## Text block
Wells for Zoë is a small, personal, Irish, voluntary organization, working in Northern Malawi since 2005. Our main focus is enabling the rural poor to access clean, safe drinking water, and over 500,000 people have clean water as a result.

 

We manufacture a simple plastic hand pump in Mzuzu (main city in Northern Malawi) which can be simply maintained by locals and costs ca. €100 to make. Villagers dig wells, provide sand and bricks and all labour.  The completed well costs ca. €200 as WfZ also provide the cement and pipes.  This pump can then supply up to 500 people with clean water for life.

 

This is not the end as we stay with villages to support Preschool, Girl Child and Adult Education and Sustainable Farming.

 

When a well is installed in a village girls return to school and women have time to spare.  People are no longer too sick to work.  Gardens are watered and more food is grown.  Health is better and children grow up to achieve more.  The cycle of poverty is broken.  Lives change forever.

 

About 800 million people in the world don’t have safe water but this story is not all about numbers.  It’s about people – each one person – and their potential to flourish and develop to their true potential.  Lack of clean water is regularly their main obstacle and the solution is so simple that it’s hard to believe.  That it only costs €5 to give a whole family clean water for life is incredulous.

## What this task involves
Check these three statements against the Wells for Zoë text, answering yes or no for each and quoting the words that decide it. 1. The hand pump is made in Mzuzu. 2. Villagers supply the cement and pipes for the well. 3. One pump can serve up to 500 people. The listing after the text isn't needed for this.

## Data rows
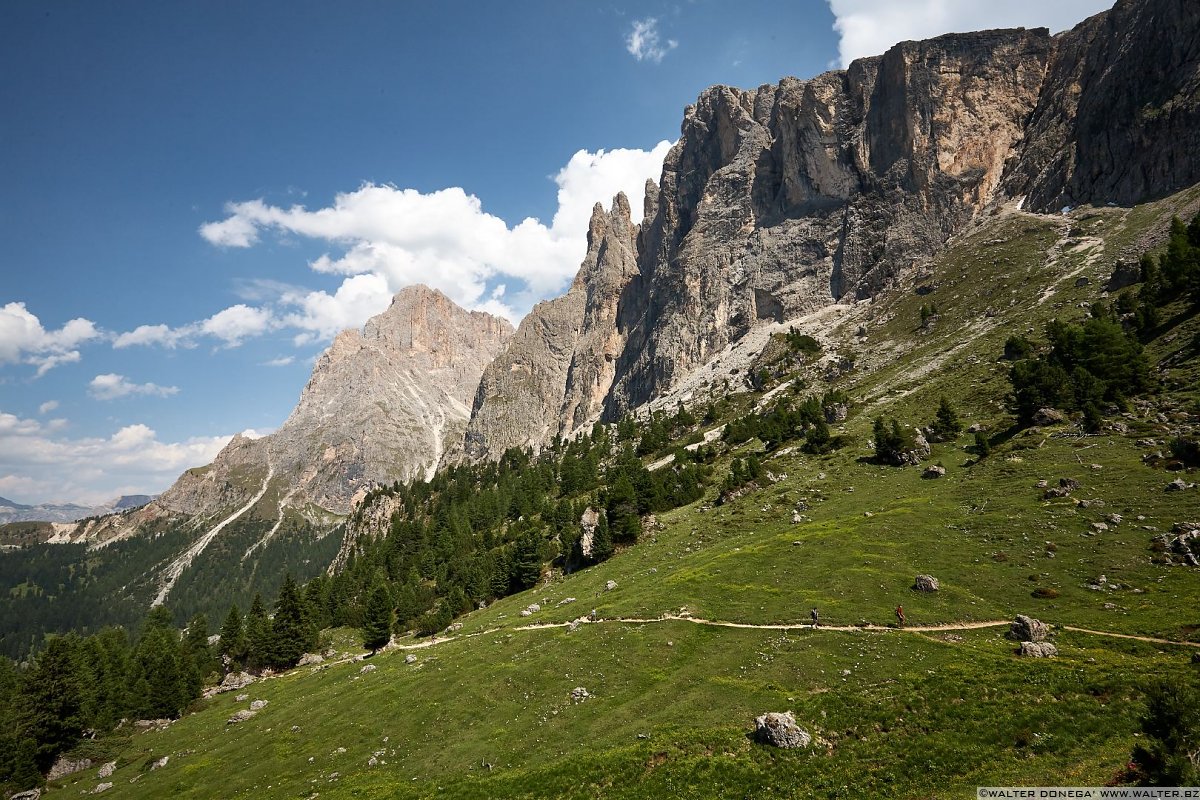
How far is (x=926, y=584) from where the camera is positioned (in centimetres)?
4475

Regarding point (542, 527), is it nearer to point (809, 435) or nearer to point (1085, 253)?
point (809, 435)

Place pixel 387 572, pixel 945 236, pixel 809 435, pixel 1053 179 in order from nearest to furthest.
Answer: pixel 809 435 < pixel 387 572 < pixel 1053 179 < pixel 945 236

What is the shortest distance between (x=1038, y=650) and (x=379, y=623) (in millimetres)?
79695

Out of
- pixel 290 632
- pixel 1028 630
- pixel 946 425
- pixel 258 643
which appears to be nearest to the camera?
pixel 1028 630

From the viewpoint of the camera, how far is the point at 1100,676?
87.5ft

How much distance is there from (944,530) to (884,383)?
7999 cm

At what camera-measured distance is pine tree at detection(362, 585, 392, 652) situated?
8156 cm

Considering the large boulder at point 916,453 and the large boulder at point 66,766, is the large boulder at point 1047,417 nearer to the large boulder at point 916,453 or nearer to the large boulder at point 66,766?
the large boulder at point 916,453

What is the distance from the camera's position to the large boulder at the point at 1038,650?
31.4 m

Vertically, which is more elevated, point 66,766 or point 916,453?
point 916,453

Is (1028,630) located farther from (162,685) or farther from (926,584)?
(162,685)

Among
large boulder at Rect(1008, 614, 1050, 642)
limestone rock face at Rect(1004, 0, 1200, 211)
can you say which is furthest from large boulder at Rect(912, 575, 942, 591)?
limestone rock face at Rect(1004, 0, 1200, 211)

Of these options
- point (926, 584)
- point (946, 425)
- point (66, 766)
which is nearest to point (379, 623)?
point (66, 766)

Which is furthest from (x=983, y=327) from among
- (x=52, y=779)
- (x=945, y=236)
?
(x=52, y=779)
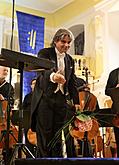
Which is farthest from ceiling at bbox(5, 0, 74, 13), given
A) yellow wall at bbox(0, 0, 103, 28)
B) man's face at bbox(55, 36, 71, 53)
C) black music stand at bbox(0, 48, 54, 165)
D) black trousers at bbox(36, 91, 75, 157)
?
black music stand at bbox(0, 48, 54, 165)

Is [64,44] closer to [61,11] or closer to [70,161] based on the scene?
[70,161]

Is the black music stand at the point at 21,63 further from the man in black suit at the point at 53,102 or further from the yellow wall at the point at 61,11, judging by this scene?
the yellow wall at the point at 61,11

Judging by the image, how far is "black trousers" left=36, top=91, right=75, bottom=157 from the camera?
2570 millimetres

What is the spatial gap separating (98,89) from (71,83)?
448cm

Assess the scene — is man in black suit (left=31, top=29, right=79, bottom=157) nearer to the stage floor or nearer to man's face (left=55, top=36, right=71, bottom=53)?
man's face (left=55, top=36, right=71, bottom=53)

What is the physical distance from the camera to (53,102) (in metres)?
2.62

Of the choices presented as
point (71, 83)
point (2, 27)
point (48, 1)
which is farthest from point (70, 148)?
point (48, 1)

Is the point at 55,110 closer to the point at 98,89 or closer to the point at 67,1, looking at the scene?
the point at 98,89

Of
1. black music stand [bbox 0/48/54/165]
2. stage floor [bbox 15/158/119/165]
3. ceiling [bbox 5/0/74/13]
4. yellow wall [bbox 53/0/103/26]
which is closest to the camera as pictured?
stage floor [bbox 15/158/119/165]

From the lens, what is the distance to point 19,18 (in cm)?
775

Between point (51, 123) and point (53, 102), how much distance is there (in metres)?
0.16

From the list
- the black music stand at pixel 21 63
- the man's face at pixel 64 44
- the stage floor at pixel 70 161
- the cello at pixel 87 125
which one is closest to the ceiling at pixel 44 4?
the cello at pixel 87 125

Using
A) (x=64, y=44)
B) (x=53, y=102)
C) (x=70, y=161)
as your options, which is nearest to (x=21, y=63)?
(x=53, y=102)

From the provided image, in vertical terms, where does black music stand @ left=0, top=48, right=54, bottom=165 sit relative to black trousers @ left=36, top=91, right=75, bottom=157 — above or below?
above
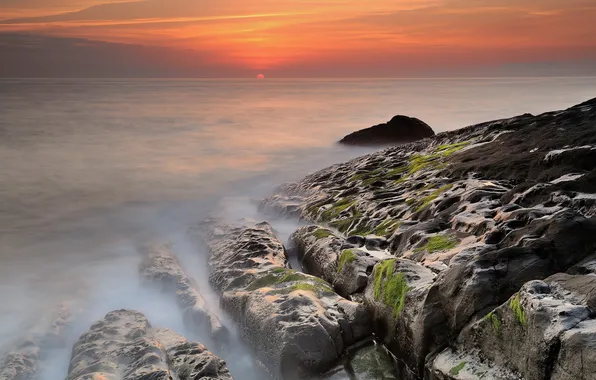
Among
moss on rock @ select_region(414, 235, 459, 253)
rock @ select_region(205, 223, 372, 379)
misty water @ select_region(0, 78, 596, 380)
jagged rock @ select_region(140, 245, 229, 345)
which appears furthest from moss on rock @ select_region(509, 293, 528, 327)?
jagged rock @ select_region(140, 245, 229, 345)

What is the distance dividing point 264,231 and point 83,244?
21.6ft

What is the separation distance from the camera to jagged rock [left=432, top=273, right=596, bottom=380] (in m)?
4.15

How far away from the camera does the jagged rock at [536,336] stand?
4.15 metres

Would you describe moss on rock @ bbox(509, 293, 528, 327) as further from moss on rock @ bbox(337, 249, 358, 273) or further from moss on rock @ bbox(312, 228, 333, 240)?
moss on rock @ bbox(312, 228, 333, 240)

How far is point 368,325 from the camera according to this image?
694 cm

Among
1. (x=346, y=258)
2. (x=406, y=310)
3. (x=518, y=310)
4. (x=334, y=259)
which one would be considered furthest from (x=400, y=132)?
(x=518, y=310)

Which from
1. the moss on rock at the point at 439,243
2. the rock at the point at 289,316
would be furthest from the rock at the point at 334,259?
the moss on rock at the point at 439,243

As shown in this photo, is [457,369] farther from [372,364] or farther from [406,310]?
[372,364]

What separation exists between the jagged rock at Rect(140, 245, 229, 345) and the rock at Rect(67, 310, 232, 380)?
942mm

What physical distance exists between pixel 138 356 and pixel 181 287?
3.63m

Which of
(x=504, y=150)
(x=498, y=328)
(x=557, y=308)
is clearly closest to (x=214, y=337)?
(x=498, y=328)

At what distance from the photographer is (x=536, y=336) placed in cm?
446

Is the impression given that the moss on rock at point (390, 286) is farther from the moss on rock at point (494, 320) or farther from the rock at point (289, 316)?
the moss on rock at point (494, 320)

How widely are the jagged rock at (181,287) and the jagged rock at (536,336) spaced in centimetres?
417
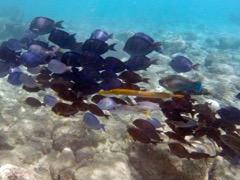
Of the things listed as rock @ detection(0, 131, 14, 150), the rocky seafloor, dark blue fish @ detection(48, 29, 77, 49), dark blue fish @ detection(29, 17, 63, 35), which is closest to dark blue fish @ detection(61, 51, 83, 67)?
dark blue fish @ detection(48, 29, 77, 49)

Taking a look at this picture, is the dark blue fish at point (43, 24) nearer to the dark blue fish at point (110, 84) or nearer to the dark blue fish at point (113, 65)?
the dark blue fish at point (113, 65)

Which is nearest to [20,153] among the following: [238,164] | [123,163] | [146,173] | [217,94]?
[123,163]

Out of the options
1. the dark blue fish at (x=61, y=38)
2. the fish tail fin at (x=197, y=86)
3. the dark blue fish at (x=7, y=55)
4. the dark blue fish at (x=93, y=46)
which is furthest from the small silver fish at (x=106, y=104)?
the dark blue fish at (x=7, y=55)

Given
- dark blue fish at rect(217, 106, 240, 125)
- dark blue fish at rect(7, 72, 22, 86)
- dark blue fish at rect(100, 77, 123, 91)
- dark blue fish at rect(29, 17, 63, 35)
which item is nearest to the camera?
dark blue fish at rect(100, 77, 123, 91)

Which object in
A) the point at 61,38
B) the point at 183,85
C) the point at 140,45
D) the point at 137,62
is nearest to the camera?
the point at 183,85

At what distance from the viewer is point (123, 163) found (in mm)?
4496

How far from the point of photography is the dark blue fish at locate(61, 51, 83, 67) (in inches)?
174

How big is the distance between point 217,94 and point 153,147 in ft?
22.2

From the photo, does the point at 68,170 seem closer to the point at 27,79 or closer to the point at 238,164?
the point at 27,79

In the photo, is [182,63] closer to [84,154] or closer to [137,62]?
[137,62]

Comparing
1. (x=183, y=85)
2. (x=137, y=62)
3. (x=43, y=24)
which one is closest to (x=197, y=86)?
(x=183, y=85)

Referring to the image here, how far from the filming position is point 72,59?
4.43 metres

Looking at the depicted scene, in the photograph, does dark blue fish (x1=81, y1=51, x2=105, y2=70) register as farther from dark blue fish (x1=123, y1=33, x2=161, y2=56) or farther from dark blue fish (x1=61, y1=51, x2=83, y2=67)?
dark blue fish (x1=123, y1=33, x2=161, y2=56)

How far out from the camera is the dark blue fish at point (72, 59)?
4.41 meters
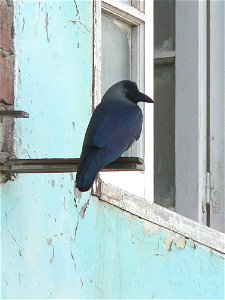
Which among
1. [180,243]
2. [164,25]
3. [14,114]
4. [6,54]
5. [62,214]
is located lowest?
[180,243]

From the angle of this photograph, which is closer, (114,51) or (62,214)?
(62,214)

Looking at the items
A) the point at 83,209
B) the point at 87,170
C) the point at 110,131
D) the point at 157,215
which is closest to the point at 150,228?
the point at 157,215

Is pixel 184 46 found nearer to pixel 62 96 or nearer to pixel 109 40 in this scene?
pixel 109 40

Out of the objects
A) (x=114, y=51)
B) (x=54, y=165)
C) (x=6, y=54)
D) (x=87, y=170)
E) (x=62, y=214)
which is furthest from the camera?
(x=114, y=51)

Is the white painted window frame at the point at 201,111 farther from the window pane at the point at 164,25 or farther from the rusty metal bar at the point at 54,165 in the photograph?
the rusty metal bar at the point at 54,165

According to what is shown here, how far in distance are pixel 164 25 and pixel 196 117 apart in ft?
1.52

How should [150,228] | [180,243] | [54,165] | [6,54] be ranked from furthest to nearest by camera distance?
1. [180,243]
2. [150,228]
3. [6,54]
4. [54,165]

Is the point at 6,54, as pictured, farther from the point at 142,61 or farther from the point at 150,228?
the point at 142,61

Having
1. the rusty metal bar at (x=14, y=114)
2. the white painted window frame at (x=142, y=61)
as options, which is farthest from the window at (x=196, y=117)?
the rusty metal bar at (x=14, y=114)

## Correct result
1. Yes: "We manufacture a simple plastic hand pump in Mzuzu"
2. No: "WfZ also provide the cement and pipes"
3. Yes: "This pump can then supply up to 500 people with clean water for life"